▸ **PROBLEMS TO SOLVE**:
1 - Would you repeat, word for word, the stretch of the New Hampshire Executive Council passage from "The 2022 New" through "on September 13."?
2 - Can you pick up the New Hampshire Executive Council passage after its last sentence and carry it forward?

START SOURCE PASSAGE

The 2022 New Hampshire Executive Council elections will take place on November 8, 2022, to elect all five members of the Executive Council of New Hampshire. The party primaries were held on September 13.

District 1 
After redistricting, the 1st district includes six of New Hampshire's thirteen charter cities: Berlin, Dover, Franklin, Laconia, Rochester, and Somersworth. Towns in the district include Alton, Belmont, Conway, Durham, Farmington, Gilford, Meredith, Wakefield, and Wolfeboro. The incumbent is Republican Joseph Kenney. Kenney, first elected in 2014 special election, is running for re-election.

Republican nominee 
 Joseph Kenney, incumbent executive councilor

Democratic nominee 
 Dana Hilliard, mayor of Somersworth

General election

District 2 
After redistricting, the 2nd district includes four of New Hampshire's thirteen charter cities: Claremont, Concord, Keene, and Lebanon. Towns in the district include Bow, Charlestown, Hanover, Henniker, Hopkinton, Littleton, Newport, Peterborough, and Plymouth. The incumbent is Democrat Cinde Warmington. First elected in 2020, Warmington is running for re-election.

Democratic primary

Candidates 
 Michael Cryans, former District 1 Executive Councilor
 Bradford Todd
 Cinde Warmington, incumbent executive councilor

Results

Republican primary

Candidates 
 Harold French, state senator
 Kim Strathdee, cook, antiques seller, farmer, carpenter, mechanic, and candidate for Executive Council District 2 in 2018 and 2020

Results

General election

District 3 
After redistricting, the 3rd district includes one of New Hampshire's thirteen charter cities, Portsmouth. Towns in the district include Atkinson, Chester, Epping, Exeter, Hampstead, Hampton, Kingston, Newmarket, Pelham, Plaistow, Raymond, Rye, Salem, Sandown, Seabrook, Stratham, and Windham. The incumbent is Republican Janet Stevens, who was first elected in 2020. Stevens is running for re-election.

END SOURCE PASSAGE
START SOURCE DATA

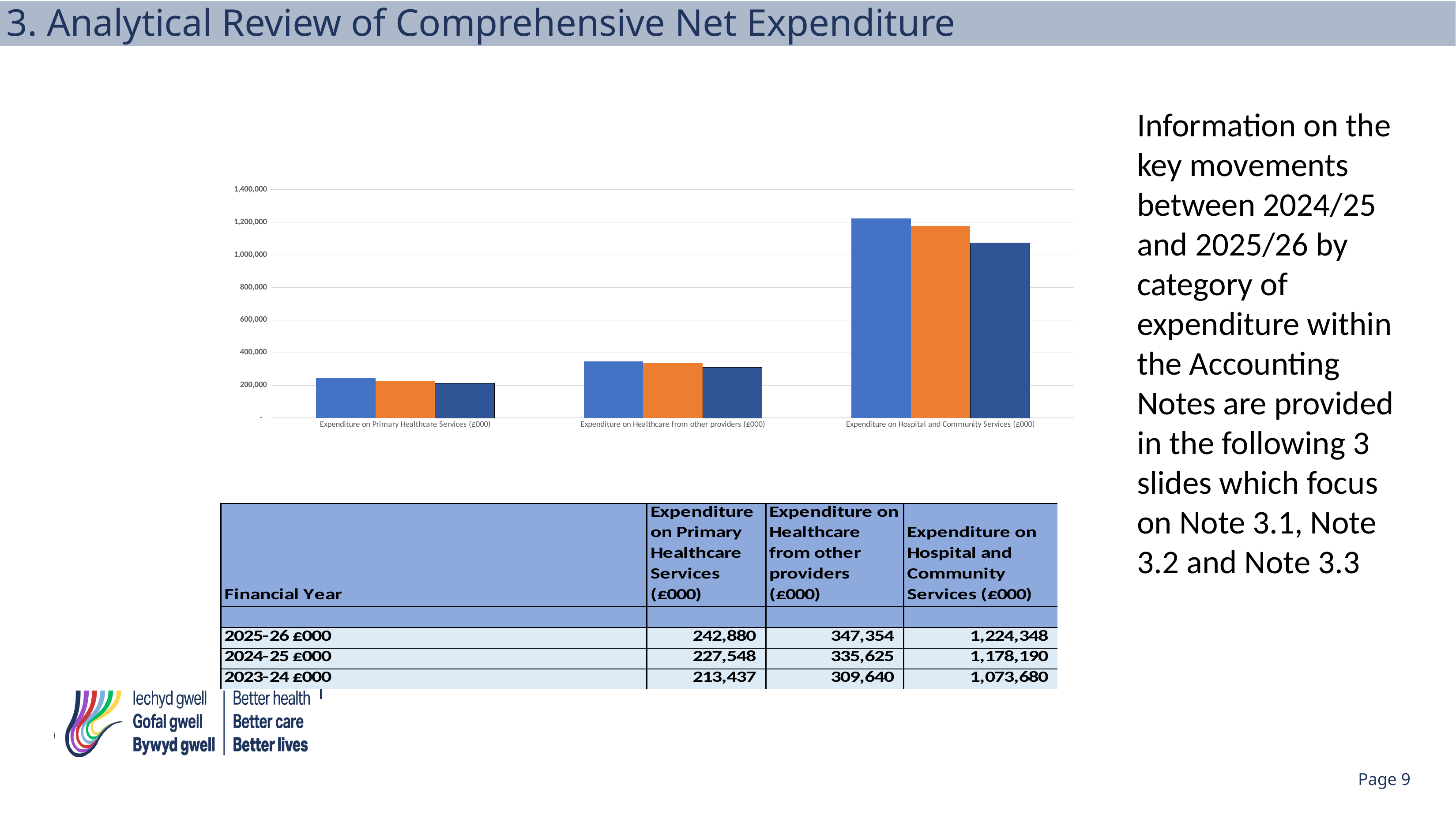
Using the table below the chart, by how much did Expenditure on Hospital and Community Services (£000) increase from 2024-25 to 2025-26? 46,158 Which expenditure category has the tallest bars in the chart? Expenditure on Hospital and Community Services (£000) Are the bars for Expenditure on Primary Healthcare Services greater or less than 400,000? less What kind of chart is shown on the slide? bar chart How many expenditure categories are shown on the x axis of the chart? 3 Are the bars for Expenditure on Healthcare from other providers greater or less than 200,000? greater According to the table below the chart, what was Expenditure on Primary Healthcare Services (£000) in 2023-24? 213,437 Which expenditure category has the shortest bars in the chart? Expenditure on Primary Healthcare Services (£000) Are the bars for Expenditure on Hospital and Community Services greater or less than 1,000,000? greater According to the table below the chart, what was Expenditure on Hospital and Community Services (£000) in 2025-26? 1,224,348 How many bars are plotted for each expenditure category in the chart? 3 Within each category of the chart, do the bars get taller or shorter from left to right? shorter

END SOURCE DATA
START SOURCE DATA

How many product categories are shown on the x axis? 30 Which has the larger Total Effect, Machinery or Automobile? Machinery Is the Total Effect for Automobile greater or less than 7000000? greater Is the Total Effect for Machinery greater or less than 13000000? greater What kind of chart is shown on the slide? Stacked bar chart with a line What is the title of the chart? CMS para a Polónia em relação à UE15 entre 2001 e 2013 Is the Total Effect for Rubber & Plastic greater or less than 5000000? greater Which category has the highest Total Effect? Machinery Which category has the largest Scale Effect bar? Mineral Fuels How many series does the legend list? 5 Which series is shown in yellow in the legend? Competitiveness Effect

END SOURCE DATA

▸ **TASK-BY-TASK RESULTS**:
1 -
The 2022 New Hampshire Executive Council elections will take place on November 8, 2022, to elect all five members of the Executive Council of New Hampshire. The party primaries were held on September 13.

2 -
Republican nominee 
 Janet Stevens, incumbent executive councilor

Democratic nominee 
 Katherine Harake, chair of the Hampton Budget Committee

General election

District 4 
After redistricting, the 4th district includes one of New Hampshire's thirteen charter cities, Manchester. Towns in the district include Auburn, Barrington, Bedford, Goffstown, Hooksett, Londonderry, Loudon, Nottingham, and Pembroke. The incumbent is Republican Ted Gatsas, who was first elected in 2018. Gatsas is running for re-election.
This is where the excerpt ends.